WRITTEN EXERCISE: Render every line of the material below as a JSON list of strings, one string per line, with blank lines omitted.
^^^^^^^^^^^^^^^^
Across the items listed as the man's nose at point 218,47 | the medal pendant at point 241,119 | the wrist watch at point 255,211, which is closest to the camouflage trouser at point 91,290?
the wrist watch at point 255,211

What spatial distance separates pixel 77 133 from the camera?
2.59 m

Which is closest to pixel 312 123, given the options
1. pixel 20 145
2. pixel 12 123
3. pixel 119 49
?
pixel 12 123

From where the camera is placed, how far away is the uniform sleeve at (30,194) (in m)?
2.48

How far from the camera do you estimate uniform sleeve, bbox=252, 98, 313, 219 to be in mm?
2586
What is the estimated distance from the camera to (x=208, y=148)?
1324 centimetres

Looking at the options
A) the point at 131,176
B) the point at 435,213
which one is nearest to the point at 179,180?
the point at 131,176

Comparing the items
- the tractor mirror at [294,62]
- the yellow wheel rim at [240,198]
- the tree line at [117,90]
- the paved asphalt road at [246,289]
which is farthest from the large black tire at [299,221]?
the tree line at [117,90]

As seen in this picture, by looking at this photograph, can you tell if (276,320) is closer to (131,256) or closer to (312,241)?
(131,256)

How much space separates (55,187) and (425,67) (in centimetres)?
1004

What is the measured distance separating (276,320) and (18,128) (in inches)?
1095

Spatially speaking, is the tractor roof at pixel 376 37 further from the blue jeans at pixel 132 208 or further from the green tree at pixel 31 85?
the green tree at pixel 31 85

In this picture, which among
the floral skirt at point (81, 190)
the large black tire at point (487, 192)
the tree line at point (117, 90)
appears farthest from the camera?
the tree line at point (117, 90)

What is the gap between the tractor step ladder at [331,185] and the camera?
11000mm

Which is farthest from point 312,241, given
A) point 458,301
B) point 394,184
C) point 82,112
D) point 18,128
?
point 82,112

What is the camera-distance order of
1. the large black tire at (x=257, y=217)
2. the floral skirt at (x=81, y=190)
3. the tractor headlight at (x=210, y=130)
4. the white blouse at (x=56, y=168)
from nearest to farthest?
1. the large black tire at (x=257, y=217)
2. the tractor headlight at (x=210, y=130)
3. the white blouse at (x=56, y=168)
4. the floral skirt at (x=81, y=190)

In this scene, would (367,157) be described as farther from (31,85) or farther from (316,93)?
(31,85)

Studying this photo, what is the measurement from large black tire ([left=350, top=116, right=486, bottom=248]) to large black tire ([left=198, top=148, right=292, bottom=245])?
^^^^^^^^^^^^^^^^
EXERCISE SOLUTION:
[
  "Across the items listed as the man's nose at point 218,47 | the medal pendant at point 241,119 | the wrist watch at point 255,211, which is closest to the camouflage trouser at point 91,290?",
  "the wrist watch at point 255,211",
  "What spatial distance separates pixel 77 133 from the camera?",
  "2.59 m",
  "Which is closest to pixel 312 123, given the options",
  "1. pixel 20 145",
  "2. pixel 12 123",
  "3. pixel 119 49",
  "?",
  "pixel 12 123",
  "From where the camera is placed, how far away is the uniform sleeve at (30,194) (in m)?",
  "2.48",
  "How far from the camera do you estimate uniform sleeve, bbox=252, 98, 313, 219 to be in mm?",
  "2586",
  "What is the estimated distance from the camera to (x=208, y=148)?",
  "1324 centimetres",
  "Looking at the options",
  "A) the point at 131,176",
  "B) the point at 435,213",
  "which one is nearest to the point at 179,180?",
  "the point at 131,176",
  "Comparing the items",
  "- the tractor mirror at [294,62]",
  "- the yellow wheel rim at [240,198]",
  "- the tree line at [117,90]",
  "- the paved asphalt road at [246,289]",
  "which is farthest from the large black tire at [299,221]?",
  "the tree line at [117,90]",
  "As seen in this picture, by looking at this photograph, can you tell if (276,320) is closer to (131,256) or closer to (312,241)?",
  "(131,256)",
  "How much space separates (55,187) and (425,67) (in centimetres)?",
  "1004",
  "What is the measured distance separating (276,320) and (18,128) (in inches)?",
  "1095",
  "Spatially speaking, is the tractor roof at pixel 376 37 further from the blue jeans at pixel 132 208 or further from the green tree at pixel 31 85?",
  "the green tree at pixel 31 85",
  "In this picture, which among",
  "the floral skirt at point (81, 190)",
  "the large black tire at point (487, 192)",
  "the tree line at point (117, 90)",
  "appears farthest from the camera?",
  "the tree line at point (117, 90)",
  "What is the gap between the tractor step ladder at [331,185] and the camera?",
  "11000mm",
  "Which is farthest from point 312,241, given",
  "A) point 458,301",
  "B) point 394,184",
  "C) point 82,112",
  "D) point 18,128",
  "?",
  "point 82,112",
  "What is the camera-distance order of",
  "1. the large black tire at (x=257, y=217)",
  "2. the floral skirt at (x=81, y=190)",
  "3. the tractor headlight at (x=210, y=130)",
  "4. the white blouse at (x=56, y=168)",
  "from nearest to farthest?",
  "1. the large black tire at (x=257, y=217)",
  "2. the tractor headlight at (x=210, y=130)",
  "3. the white blouse at (x=56, y=168)",
  "4. the floral skirt at (x=81, y=190)",
  "In this scene, would (367,157) be described as farther from (31,85) or farther from (316,93)?",
  "(31,85)",
  "Studying this photo, what is the measurement from large black tire ([left=350, top=116, right=486, bottom=248]) to large black tire ([left=198, top=148, right=292, bottom=245])?"
]